Die Fachleute Ueli Strauss vom Amt für Raumentwicklung und Ramona Giarraputo vom Kompetenzzentrum für Integration bekräftigten die modellhafte Bedeutung des Projekts für Gemeinden im ganzen Kanton – als Beispiel hier für Siedlungsentwicklung gegen innen anstelle einer drohenden Verslumung, dort für die Stärkung der Selbstverantwortung und des Gemeinwesens, das letztlich die Institutionen entlaste.
Namentlich die – zunächst zaghafte – Mitwirkung der Bevölkerung via die Anlaufstelle des Quartierbüros und Arbeitsgruppen etwa zur Gestaltung des Strassenraums prägen das Projekt; auch die Schule nimmt mit einem Pilotprojekt für die vorschulische Frühförderung daran teil.

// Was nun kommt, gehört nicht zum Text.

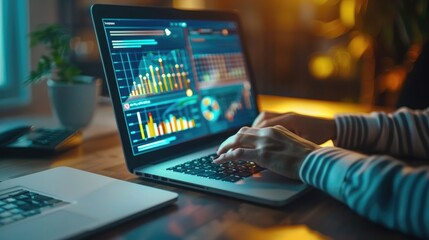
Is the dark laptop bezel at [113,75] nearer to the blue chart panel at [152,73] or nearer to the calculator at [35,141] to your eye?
the blue chart panel at [152,73]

«Wir sind alle gespannt, wie das Quartier in zehn Jahren aussieht und lebt», sagte Stadtpräsident Thomas Müller und freute sich über das dank Quartierfest, Strassenfussball und Sprachencafé entwickelte gesellschaftliche Leben: «Früher kannten sich die Leute kaum, heute sprechen sich die Nachbarn mit Namen an.» Jährlich will die Stadt nun eine Quartierstrasse vom Verkehr beruhigen und als Spielfläche gestalten; zudem sind «Pocket-Parks» im Gespräch – wo immer möglich statt eines Einzelhauses ein grüner Begegnungsort. 80 Gespräche mit unterschiedlichst an Verkauf, Sanierung oder Status quo interessierten Hauseigentümern hat die Stadt geführt – ein Hinweis auf die kleinräumige Struktur. Der Weg zum «Trendquartier» sei lang und anspruchsvoll, meinte Müller; «allerdings auch spannender, als auf der grünen Wiese zu bauen», wie ihm Projektleiter Florian Kessler beipflichtete.

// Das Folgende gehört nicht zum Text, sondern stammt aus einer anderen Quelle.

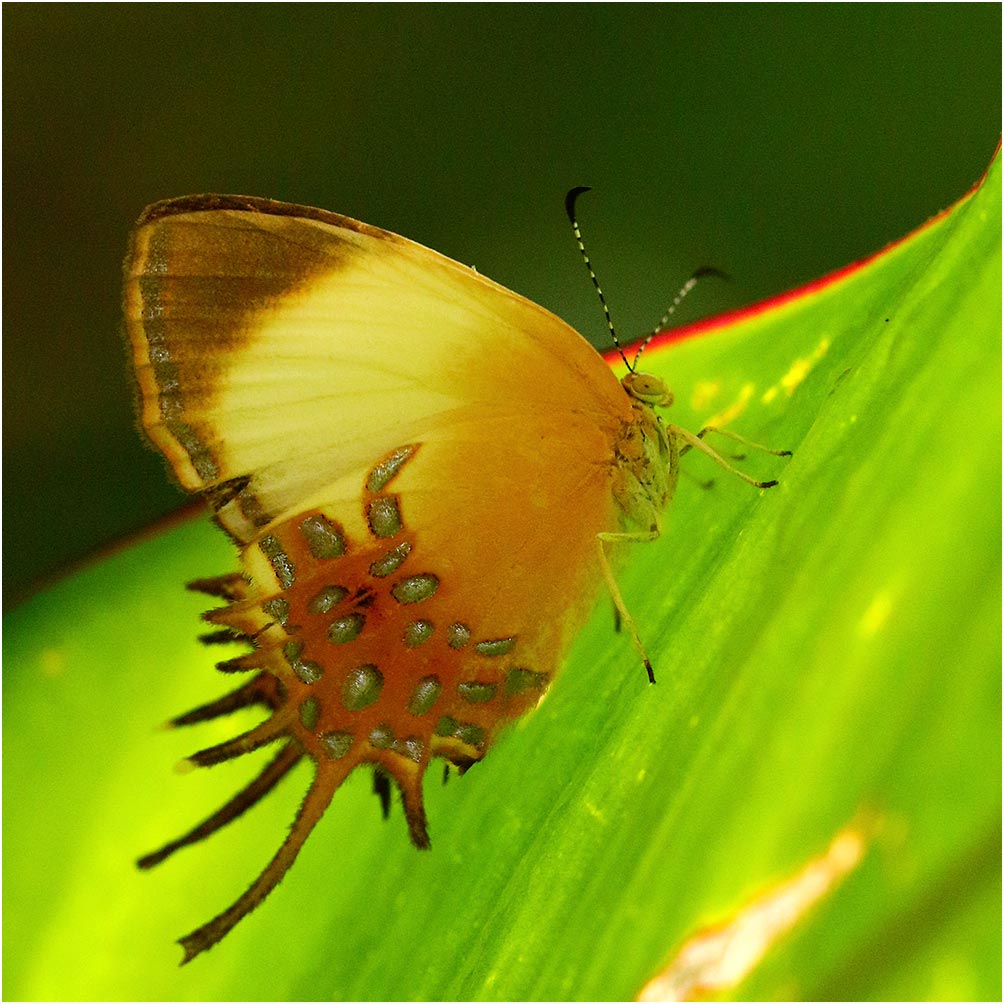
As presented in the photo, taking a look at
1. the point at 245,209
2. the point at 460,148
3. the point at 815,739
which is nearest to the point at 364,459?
the point at 245,209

Neuerdings investieren Private Hunderte Millionen Franken in spektakuläre Bauten und bestätigen Müllers angestrebten «Turnaround»; die nachhaltige Quartierentwicklung ist da mit seiner halben Million öffentlicher Gelder (50 Prozent Bund, 30 Kanton, 20 Stadt) ein bescheidener Anstoss. Dafür könne sich Rorschach seiner Geschichte bewusst werden, für deren Aufschwung als Industriestadt Migranten sorgten, betonte Regierungsrätin Hilber. Politisch unterschiedliche Interessen am «Projet urbain» blieben leise Andeutung; vom Zerwürfnis mit der anfänglich beteiligten Hochschule für Soziale Arbeit (FHS) war erst recht keine Rede.